Judge rules in favor of F-1 visa students on OPT, tosses out appeal by tech workers’ union

DC Circuit says F-1 visa students allowed to work for 3 years on OPT.

By Sujeet RajanUS-Visa

In a major win for international students on F-1 visas in the United States, who avail of Optional Practical Training (OPT) to gain valuable work experience as well as try to get employment offers and permanent residency, a court has tossed an appeal by a tech workers’ union who tried to overturn a Department of Homeland Security (DHS) rule to grant OPT for as many as three years and more to some students in the STEM track.

The D.C. Circuit on Friday threw out the challenge by the Washington Alliance of Technology Workers, saying the case was moot now, since a new rule came into effect on May 10. The DHS had amended an old rule governing the OPT for F-1 visa students, initiated in 2008. The changes include the onus on employers to provide educational training too when giving employment to students on OPT.

As earlier reported, John Miano of the Immigration Reform Law Institute, representing the Washington Alliance of Technology Workers, told a three-judge panel of the Washington, DC Circuit, to keep alive their challenge to the DHS rule and prevent the new rule from going into effect on May 10.

The “central issue” in the dispute was whether the DHS can effectively “transform” the F-1 student visa program into a guest worker program, according to Law360.

“[The policy allows] aliens to work on student visas, even though they’re not students [anymore],” Miano earlier told the panel.

Under the OPT program, some F-1 visa holders in STEM fields can temporarily work in the US, even when no longer students. The new rule now allow these STEM graduates to extend their initial 12-month OPT period by an extra 24 months, for a total of 36 months. They can avail of yet another 24-months of OPT if they attain another advanced degree from an accredited educational institution in the US.

DHS argued that the challenge by the tech workers’ union is moot as the new rule has different rules to it altogether, including a component for employers to provide educational training too as part of their employment offer to F-1 visa students on OPT.

The DHS attorney Leon Fresco urged the appeals court to rule that WashTech’s suit was “no longer viable”; the 2016 rule replacing it is “substantively different, he said.

The court agreed with that.

It’s however likely that the Washington Alliance of Technology Workers would file a lawsuit to prevent F-1 visa students from getting any OPT.

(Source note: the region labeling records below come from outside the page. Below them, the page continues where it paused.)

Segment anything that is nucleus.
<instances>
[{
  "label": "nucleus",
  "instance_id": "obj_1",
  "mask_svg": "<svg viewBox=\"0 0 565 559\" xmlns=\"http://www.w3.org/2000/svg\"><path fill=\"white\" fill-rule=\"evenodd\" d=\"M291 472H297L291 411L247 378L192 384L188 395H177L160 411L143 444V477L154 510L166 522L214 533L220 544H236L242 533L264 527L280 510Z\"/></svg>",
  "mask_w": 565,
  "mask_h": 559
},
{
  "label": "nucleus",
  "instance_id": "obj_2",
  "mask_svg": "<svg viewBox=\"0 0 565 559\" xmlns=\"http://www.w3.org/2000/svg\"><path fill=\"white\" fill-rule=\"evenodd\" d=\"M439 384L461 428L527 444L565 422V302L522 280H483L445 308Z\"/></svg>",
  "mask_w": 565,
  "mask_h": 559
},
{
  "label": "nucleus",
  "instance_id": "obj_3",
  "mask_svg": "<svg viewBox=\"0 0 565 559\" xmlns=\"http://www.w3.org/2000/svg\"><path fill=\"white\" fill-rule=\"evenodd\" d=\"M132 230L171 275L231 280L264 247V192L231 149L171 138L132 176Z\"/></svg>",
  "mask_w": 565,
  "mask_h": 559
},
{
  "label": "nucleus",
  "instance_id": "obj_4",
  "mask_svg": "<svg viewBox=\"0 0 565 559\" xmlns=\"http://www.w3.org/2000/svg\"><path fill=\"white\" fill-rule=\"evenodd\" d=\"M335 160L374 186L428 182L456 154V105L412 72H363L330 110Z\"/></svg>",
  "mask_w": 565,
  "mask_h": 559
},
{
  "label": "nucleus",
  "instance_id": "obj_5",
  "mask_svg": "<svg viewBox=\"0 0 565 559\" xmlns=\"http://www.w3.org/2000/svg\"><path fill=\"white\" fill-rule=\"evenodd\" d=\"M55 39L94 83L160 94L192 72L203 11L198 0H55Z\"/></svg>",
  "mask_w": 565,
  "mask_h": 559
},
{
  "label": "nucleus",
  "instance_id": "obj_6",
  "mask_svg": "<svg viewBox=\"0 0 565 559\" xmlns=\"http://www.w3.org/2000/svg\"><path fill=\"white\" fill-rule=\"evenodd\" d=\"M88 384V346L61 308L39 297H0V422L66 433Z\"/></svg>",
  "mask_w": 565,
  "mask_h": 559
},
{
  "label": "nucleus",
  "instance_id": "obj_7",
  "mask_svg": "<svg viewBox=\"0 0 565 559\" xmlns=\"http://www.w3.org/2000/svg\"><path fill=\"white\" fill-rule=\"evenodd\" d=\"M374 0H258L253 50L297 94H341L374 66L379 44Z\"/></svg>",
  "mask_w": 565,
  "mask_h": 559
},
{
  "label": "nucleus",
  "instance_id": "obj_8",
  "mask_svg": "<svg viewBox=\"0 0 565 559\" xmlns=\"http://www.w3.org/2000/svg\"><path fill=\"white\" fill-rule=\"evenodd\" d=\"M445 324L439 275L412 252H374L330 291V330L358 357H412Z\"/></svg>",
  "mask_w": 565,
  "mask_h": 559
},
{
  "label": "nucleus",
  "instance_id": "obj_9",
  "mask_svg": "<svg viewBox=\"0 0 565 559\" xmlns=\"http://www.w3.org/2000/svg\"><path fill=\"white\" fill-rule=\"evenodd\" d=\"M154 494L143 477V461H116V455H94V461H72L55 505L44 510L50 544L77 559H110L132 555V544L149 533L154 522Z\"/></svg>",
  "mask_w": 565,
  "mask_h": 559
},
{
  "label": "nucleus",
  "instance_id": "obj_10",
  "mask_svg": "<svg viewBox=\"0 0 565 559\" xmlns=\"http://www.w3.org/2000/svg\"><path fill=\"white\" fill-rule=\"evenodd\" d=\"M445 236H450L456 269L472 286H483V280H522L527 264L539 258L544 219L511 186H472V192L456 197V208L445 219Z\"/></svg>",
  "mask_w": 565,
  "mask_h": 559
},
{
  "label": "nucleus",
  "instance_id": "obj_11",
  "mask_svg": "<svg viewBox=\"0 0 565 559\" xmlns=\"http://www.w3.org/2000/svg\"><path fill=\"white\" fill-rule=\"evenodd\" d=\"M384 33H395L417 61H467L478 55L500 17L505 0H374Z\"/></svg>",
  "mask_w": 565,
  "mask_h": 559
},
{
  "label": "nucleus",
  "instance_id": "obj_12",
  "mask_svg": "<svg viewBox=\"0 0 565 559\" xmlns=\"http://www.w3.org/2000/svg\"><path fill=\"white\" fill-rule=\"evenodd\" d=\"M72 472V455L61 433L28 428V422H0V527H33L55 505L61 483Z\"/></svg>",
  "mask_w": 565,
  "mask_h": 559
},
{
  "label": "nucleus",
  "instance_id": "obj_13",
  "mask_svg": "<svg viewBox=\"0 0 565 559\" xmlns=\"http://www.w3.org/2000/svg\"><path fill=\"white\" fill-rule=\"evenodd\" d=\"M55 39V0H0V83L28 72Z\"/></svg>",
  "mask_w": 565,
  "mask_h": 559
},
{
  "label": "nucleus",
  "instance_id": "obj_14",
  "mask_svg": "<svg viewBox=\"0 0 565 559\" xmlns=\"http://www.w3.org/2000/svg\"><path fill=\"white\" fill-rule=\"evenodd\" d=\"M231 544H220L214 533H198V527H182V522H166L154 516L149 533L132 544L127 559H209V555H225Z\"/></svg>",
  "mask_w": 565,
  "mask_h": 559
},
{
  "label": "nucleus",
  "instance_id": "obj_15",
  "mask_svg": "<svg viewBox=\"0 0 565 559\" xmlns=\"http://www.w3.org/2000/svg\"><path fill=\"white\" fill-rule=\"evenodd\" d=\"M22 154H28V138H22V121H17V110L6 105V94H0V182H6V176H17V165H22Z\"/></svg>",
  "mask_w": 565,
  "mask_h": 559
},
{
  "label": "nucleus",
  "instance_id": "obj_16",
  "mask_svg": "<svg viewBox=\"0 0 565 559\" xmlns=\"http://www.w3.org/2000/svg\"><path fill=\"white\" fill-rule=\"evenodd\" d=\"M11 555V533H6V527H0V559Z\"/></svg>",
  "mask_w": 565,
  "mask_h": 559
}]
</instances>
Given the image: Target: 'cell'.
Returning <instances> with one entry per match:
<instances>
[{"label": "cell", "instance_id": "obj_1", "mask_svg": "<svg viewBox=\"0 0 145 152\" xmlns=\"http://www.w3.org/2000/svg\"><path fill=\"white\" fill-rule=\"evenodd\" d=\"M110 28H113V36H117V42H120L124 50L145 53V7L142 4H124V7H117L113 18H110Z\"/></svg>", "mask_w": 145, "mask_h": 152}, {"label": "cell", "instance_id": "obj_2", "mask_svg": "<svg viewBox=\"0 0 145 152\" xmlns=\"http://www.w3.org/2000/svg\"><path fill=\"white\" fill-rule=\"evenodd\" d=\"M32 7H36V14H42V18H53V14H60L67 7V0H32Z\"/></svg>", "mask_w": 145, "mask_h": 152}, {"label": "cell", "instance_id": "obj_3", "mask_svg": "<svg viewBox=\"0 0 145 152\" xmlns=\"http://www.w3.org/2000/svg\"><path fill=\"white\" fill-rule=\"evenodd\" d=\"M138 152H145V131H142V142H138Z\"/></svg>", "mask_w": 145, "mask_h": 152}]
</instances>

  1. The DC Circuit did not say F-1 visa students allowed to work for 3 years on OPT. the Court never ruled on the merits of the case, but instead dismissed the appeal as moot b/c the challenged old rule had been replaced. (In fact, when touching on the merits during oral argument, the court found the OPT program to be a sham.). Washtech filed a new lawsuit challenging the new rule on June 17, 2016.

  2. noh1bvisas

    I saw this coming. the judges are being paid off by big tech. the is a bright spot: there are a lot of new rules and regulations to comply with and severe penalties for not complying.